Calcium and vitamin D supplementation remains a mainstay in the treatment and prevention of osteoporosis [18]. It is important in the treatment of patients with osteoporosis and deficiency of calcium and vitamin D. Vitamin D is known to play an important role in the immune system and bone health of patients with OVCF [19]. According to Kroner et al., immune cells are regulated by 1, 25-hydroxyvitamin D (1,25(OH)D), and immune cells metabolically participate in the production of 1,25(OH)D from serum 25(OH)D [20]. This highlights the importance of vitamin D in shaping immune response. Vitamin D is even considered a hormone rather than a vitamin because vitamin D and its receptor are found on the surface of many other cells [21].
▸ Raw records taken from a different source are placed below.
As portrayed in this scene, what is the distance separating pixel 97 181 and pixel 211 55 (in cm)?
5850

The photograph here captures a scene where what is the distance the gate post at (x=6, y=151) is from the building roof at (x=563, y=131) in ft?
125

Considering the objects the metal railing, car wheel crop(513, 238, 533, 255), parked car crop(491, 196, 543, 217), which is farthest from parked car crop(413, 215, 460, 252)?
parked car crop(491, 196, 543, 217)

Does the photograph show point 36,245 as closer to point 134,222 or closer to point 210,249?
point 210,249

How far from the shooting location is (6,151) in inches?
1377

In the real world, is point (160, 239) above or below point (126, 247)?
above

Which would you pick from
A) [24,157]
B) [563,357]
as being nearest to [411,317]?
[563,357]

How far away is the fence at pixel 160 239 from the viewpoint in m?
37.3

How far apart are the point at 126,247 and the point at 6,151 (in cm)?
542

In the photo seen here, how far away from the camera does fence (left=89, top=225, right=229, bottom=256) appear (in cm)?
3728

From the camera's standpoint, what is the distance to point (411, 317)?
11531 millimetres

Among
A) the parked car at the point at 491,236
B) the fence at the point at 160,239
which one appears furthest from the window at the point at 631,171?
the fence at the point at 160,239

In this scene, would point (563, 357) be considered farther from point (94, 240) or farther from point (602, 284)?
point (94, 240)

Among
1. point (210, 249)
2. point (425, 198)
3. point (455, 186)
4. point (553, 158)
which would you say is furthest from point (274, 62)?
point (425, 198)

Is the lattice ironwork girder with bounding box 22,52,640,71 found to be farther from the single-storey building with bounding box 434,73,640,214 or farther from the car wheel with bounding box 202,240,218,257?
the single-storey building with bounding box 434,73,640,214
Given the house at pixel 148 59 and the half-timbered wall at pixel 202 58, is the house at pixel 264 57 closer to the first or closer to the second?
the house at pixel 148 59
In many clinical trials of anti-osteoporosis drugs, vitamin D and/or calcium supplementation is administered to study participants to improve the efficacy of the anti-osteoporosis drugs [22–26]. However, there is no consensus on the appropriate dose of vitamin D and calcium, but it varies from 0 to 1200 IU/day for vitamin D and from 200 to 1500 mg/day for calcium [22–26]. This dose range is appropriate for fracture prevention, but the appropriate dose after OVCF and the underlying mechanism are unknown. In this study, we aimed to determine the effect of vitamin D after OVCF. In the patient group that received supplementation of vitamin D (at least 400 IU/day) and calcium (at least 600 mg/day), the baseline sufficiency status of 25(OH)D in the blood was associated with the effect of Denosumab on BMD and fracture prevention. The study by Sugimoto et al. showed that Denosumab, which was used as a prophylactic drug for osteoporosis, did not affect the baseline vitamin D status [27].
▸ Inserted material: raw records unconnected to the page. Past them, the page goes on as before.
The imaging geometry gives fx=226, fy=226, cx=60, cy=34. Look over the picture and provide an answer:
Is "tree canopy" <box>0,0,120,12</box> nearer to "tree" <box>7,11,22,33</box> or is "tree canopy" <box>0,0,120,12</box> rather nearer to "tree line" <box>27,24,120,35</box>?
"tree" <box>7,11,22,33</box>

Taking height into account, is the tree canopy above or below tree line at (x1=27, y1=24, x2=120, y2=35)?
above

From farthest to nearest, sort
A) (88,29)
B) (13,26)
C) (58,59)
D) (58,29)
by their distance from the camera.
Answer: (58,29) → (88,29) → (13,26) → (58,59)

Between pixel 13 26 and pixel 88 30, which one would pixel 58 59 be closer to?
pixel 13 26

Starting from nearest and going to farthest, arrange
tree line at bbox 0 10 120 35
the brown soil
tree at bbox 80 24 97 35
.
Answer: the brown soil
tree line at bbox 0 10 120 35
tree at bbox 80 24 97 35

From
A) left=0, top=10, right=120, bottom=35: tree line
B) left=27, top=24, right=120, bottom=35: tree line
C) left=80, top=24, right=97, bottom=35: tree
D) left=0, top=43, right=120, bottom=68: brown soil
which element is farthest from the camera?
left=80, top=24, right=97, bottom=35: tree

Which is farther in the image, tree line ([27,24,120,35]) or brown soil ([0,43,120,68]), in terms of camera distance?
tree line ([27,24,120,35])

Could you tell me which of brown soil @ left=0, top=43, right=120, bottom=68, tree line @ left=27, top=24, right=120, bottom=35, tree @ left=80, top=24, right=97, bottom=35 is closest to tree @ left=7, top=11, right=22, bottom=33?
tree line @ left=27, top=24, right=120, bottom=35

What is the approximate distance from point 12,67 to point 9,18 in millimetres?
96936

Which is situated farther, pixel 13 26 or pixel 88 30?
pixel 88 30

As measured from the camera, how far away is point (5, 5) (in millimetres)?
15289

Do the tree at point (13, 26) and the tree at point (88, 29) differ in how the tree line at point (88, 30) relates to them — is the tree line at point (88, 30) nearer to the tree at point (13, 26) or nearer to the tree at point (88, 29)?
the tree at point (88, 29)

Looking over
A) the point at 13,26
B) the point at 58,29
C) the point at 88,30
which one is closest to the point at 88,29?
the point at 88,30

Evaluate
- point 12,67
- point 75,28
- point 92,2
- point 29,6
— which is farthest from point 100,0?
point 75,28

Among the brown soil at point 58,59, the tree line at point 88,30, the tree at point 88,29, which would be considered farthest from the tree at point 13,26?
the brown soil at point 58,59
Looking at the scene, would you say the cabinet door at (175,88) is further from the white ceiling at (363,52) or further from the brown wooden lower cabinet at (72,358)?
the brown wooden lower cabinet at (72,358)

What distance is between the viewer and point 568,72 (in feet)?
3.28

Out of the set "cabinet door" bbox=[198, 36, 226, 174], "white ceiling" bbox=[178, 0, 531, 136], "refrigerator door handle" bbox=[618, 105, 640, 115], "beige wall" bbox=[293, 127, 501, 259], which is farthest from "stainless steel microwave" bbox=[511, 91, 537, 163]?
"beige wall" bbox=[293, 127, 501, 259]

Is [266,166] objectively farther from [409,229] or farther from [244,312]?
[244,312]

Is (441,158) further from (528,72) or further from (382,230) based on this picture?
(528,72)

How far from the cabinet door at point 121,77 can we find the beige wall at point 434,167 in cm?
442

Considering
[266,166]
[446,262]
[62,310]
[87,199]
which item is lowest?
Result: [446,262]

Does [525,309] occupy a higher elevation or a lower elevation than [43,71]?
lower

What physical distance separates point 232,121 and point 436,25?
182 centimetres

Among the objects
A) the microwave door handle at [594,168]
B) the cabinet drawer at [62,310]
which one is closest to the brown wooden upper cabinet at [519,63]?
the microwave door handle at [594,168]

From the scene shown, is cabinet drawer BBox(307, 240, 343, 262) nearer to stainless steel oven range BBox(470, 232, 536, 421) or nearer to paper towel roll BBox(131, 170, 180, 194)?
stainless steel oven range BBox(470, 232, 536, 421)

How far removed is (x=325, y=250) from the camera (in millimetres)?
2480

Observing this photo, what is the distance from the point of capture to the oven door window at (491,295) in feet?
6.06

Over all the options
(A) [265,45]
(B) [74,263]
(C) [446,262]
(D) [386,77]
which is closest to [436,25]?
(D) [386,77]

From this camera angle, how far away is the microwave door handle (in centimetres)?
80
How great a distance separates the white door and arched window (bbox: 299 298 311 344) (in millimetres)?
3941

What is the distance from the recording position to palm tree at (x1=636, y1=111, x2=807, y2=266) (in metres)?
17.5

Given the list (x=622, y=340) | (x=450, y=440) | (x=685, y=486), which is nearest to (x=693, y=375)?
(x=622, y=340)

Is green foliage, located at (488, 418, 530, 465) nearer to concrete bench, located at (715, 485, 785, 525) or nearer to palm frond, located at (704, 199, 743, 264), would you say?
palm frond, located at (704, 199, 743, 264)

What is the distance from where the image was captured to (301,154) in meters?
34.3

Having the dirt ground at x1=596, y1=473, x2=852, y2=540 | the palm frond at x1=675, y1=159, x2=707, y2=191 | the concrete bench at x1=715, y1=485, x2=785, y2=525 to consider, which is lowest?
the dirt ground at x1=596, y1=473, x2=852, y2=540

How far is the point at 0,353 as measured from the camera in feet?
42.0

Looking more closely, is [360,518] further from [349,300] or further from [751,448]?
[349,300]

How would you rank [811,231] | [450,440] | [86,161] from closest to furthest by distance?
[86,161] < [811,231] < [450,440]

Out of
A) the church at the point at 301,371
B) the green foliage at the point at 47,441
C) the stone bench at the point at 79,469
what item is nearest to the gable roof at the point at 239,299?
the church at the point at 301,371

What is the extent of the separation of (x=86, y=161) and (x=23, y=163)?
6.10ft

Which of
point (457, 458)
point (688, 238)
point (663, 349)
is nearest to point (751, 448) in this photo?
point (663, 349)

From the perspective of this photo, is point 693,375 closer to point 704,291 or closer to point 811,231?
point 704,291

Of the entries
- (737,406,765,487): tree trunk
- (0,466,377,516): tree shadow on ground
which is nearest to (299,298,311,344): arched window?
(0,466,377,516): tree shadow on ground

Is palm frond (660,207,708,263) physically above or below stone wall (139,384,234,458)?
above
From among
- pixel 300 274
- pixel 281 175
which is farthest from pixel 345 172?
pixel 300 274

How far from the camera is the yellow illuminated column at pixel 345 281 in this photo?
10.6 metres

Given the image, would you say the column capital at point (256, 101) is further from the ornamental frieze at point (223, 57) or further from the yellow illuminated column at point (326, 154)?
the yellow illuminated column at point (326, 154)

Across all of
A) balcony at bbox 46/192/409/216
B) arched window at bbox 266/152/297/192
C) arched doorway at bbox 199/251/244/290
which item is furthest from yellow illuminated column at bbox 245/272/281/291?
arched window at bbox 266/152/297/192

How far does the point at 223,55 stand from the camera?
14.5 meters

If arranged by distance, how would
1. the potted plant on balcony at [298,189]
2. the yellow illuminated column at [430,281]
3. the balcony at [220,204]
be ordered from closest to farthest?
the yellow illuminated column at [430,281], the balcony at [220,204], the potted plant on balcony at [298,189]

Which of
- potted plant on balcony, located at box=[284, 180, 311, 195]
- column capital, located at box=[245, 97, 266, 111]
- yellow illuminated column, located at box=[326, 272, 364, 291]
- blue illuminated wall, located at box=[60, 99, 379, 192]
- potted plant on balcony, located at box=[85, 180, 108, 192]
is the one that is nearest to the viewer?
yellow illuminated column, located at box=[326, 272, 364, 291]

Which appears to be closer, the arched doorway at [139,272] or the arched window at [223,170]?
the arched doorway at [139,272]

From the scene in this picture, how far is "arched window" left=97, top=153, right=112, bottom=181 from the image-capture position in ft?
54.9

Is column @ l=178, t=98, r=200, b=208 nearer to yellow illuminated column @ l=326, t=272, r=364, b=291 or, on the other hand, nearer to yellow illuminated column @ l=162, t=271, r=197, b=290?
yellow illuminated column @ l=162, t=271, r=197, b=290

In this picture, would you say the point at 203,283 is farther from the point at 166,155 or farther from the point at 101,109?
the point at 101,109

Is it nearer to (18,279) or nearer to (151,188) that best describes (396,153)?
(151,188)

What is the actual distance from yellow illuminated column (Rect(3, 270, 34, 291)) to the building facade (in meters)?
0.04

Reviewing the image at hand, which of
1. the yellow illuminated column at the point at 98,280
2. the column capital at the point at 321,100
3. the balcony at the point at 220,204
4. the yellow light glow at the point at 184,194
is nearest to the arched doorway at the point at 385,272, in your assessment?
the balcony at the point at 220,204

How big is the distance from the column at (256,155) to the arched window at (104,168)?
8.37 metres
The limitations of this study are presented below. First, the biggest drawback is that the sample size is little statistical significant. Although there is a group of 65 patients each, the statistical evidence for 65 patients is insufficient, it is believed that better results can be obtained if additional large-sample studies are conducted. Second, in this study, we planned vitamin D supplementation based on random extraction from the initial vitamin D deficiency group; however, we did not find relevant previous studies. Therefore, we decided to conduct a pilot study. If a randomized double-blind study based on this study is conducted in the future, more accurate results can be expected. Third, the follow-up period of 12 months is short, and there was limited information on long-term results when the baseline sufficiency status of vitamin D was maintained. In conclusion, fracture union was achieved in all patients regardless of 25(OH)D level, and there were significant improvements in severity of LBP, functional outcome, and QoL over 12 months in patients with OVCF. Short-term vitamin D supplementation of patients with OVCF and deficiency of 25(OH)D did not result in significant differences in fracture union status, functional outcome, and QoL between the S groups and NS groups of patients. Based on the results of this study, the effects of vitamin D supplementation in patients with OVCF will be more clearly observed in a study with a larger sample size and a longer follow-up period.